Chromium is the metal in the slag that is given the most attention when it

comes to leaching. Several types of slag contain a significant fraction of

oxidized chromium [27]. This is especially the case for ferrochromium and

stainless steel slags. Nevertheless, chromium oxides are also encountered

in regular steel slags and several types of non-ferrous slags. When these

slags are recycled, chromium comes in contact with the environment.

Although Cr ³⁺ is an essential nutrient for mammals, elevated levels are hazardous and may cause, for example, skin rashes. Cr ⁶⁺ is carcinogenic;

hence, its presence in ground water should be prevented [28,29].

One way to decrease Cr release from the slag is by incorporating the chromium into stable mineral phases during cooling of the slag. The leaching levels are believed to be limited substantially when chromium is contained in a spinel phase—AB 2 O 4 , with A being a bivalent cation and B a trivalent cation [30]. Based on this, Kühn and Mudersbach [31] related chromium leaching to the concentration of spinel-forming compounds in the slag. They performed a large number of extraction tests on industrial stainless steel electric arc furnace slags and derived an empirical formula, factor sp, to relate the overall slag composition to the chromium leaching:

Factor sp = 0.2MgO + 1.0Al 2 O 3 +nFeOx 0.5Cr 2 O 3

‘n’ is a number between 1 and 4, depending on the oxidation state of the slag. When factor sp is below 5, a high chromium leaching is observed.

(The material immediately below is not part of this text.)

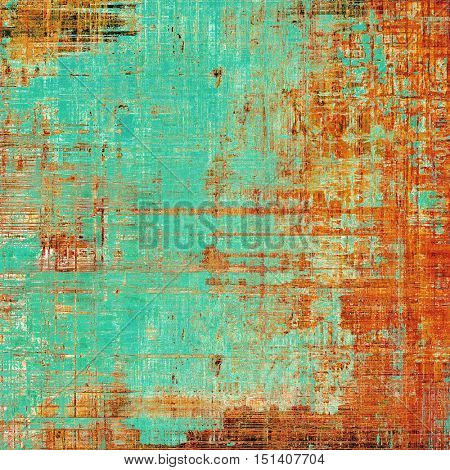 Colorful abstract retro background, aged vintage texture. With different color patterns: yellow (beige); brown; blue; red (orange); cyan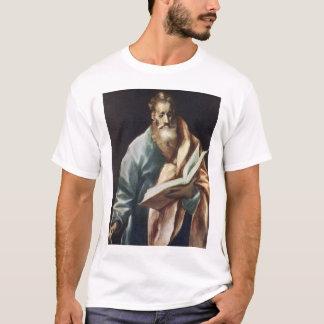 St Matthew T-Shirt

When factor sp is above 5, chromium leaching is low.

In addition to enrichment of chromium in spinel phases, microprobe

measurements performed on synthetic manufactured steel slags have

shown that chromium can be enriched in numerous phases, e.g. bredigite

(Ca 7 MgSi 4 O 16 ), merwinite (Ca 3 MgSi 2 O 8 ) and wollastonite (CaSiO 3 ) [32]. As

in the case of carbonation, this means that the solubility of the different

chromium-containing slag minerals must be known before the leaching of

metals, e.g. chromium, can be explained.

Apart from what already has been discussed, very little is reported in the literature regarding the influence of cooling on the properties of slag, especially for steelmaking slags. As the solidification behaviour is highly dependent on the exact composition, results are not easily transferable to other slags. Ground granulated blast furnace slags (GGBS) are known to possess improved hydration reactivity compared to slowly cooled blast furnace slag, due to the formation of glass [33]. The formation of a glassy material depends on both the chemical composition and the cooling conditions. According to Daugherty et al. [34], glass was easier to produce, as the acidity of the slag increased for a series of synthetic slag compositions that was quenched and annealed. Ionescu et al. [35], [36]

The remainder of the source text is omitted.